Here’s an essential pumpkin lesson I’ve gleaned: Pumpkin CANNOT be canned. Squash’s acid level is too low, and that means dangerous botulism-causing bacteria can grow. The combination of that and the density of pumpkin butter and mashed or pureed pumpkin makes it difficult for water bath canning methods and pressure canning methods to thoroughly heat the pumpkin and zap any trace of bacteria. When you see pumpkin butter at the store, it’s safe because commercial kitchens acidify it and test it in ways that go above and beyond what anyone can manage in a home kitchen!

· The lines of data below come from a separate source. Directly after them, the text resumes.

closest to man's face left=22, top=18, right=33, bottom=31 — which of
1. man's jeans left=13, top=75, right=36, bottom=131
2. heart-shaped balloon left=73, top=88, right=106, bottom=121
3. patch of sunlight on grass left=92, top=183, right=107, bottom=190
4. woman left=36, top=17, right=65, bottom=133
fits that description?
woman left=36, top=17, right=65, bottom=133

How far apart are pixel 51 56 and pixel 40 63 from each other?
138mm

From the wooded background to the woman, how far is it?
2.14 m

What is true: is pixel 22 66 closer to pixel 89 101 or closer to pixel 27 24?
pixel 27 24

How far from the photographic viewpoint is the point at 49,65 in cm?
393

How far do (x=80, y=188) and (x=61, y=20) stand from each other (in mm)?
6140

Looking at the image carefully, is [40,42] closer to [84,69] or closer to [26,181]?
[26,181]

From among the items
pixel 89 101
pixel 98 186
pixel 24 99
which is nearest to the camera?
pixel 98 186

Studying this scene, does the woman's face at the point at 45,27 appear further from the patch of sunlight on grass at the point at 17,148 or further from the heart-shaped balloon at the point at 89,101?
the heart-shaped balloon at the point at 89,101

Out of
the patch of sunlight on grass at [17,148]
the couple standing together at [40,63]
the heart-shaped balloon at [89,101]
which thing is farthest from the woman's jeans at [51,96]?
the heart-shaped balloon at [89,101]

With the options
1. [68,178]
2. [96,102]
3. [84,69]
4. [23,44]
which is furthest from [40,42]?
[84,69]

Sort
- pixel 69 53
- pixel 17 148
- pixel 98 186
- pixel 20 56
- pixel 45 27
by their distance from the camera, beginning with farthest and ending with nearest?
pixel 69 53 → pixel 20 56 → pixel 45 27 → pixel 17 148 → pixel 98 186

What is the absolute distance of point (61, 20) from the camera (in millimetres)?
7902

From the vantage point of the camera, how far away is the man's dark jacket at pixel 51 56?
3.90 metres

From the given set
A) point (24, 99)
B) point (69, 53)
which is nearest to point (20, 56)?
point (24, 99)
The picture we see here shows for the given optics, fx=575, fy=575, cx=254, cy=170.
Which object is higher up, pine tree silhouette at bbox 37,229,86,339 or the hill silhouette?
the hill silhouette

So, what’s a pumpkin enthusiast to do? Make room in the freezer! The pumpkin puree in this recipe can be safely frozen for later use.
And as for the Fairy Tale Pumpkin cookies, also in this article, you won’t have to worry about preserving them because they will surely be gobbled immediately! (Fairy Tale Pumpkins are even on special at Weaver’s as of October 27, 2016 and while supplies last!)
Courtesy of Wolff’s Apple House
This rich, savory pumpkin dish comes from our friends at Wolff’s Apple House, where our cider, apples, and other Weaver’s produce and products are sold. This recipe is easy, too: just three steps! And the article brings an opportunity to test your knowledge of this question: Is pumpkin-flavored beer a new fad, confined to hip microbreweries?
Making these recipes will require selecting a few good pumpkins. Meanwhile, let’s hope we don’t miss “the pumpkin patch for the pumpkins” during the busy fall season, and expand our focus to include what’s most important.